▶ Goal of the exercise
Return all of the data below word for word, leaving out the pictures.

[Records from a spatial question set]
-- begin --
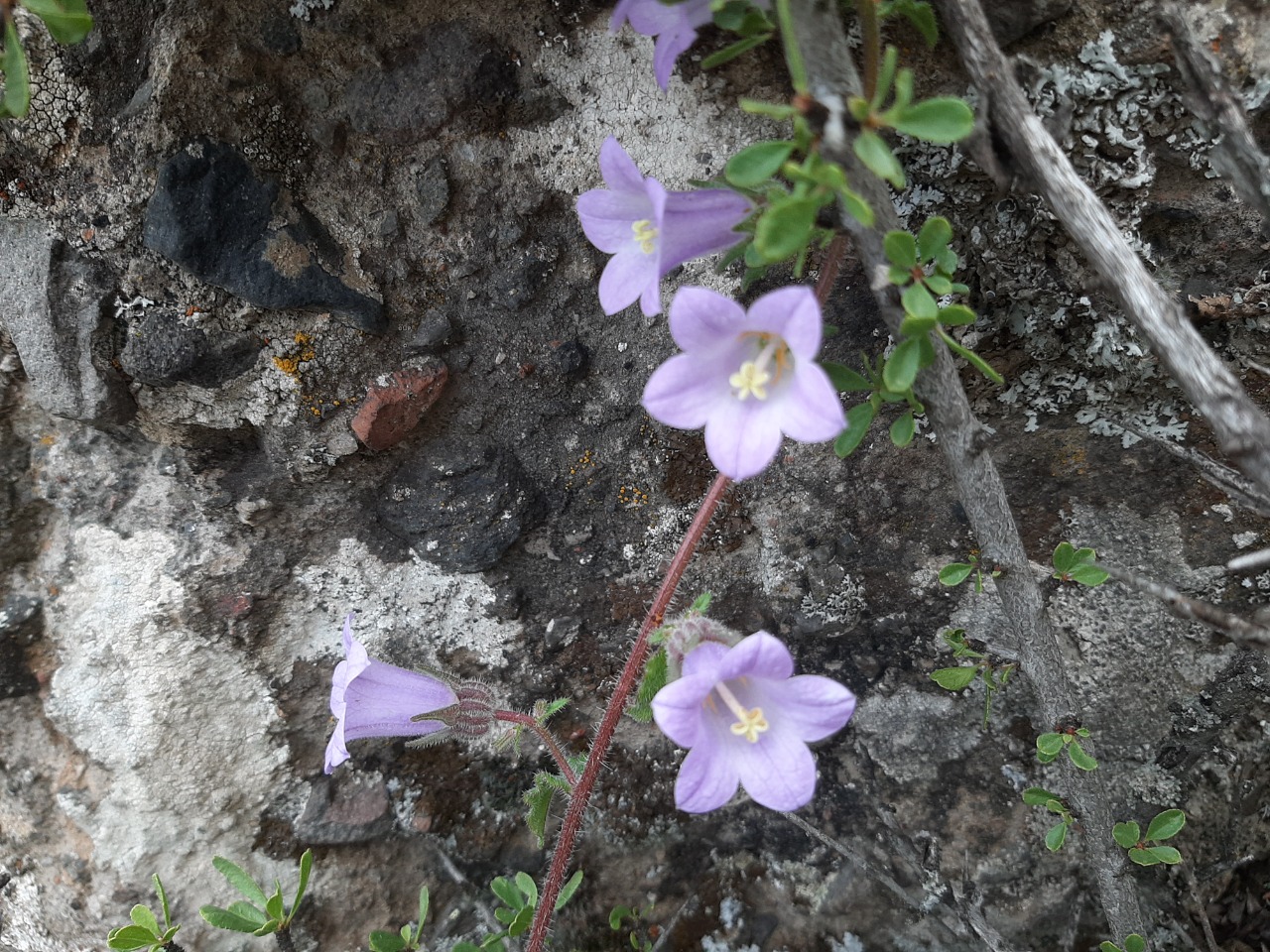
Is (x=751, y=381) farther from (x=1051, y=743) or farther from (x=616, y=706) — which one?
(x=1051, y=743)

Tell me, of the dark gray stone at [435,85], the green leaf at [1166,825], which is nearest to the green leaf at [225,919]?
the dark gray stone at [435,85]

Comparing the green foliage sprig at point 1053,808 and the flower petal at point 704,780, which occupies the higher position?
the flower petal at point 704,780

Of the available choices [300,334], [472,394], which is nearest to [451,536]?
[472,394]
-- end --
▶ Written reply
Is (x=751, y=381) farther from (x=1051, y=743) or farther from (x=616, y=706) — which one?
(x=1051, y=743)

Tell me, of the dark gray stone at [435,85], the green leaf at [1166,825], which is nearest to the green leaf at [225,919]?
the dark gray stone at [435,85]

Comparing the green foliage sprig at point 1053,808 and the flower petal at point 704,780, which occupies the higher position?
the flower petal at point 704,780

Of the available choices [300,334], [472,394], which is nearest to [451,536]?
[472,394]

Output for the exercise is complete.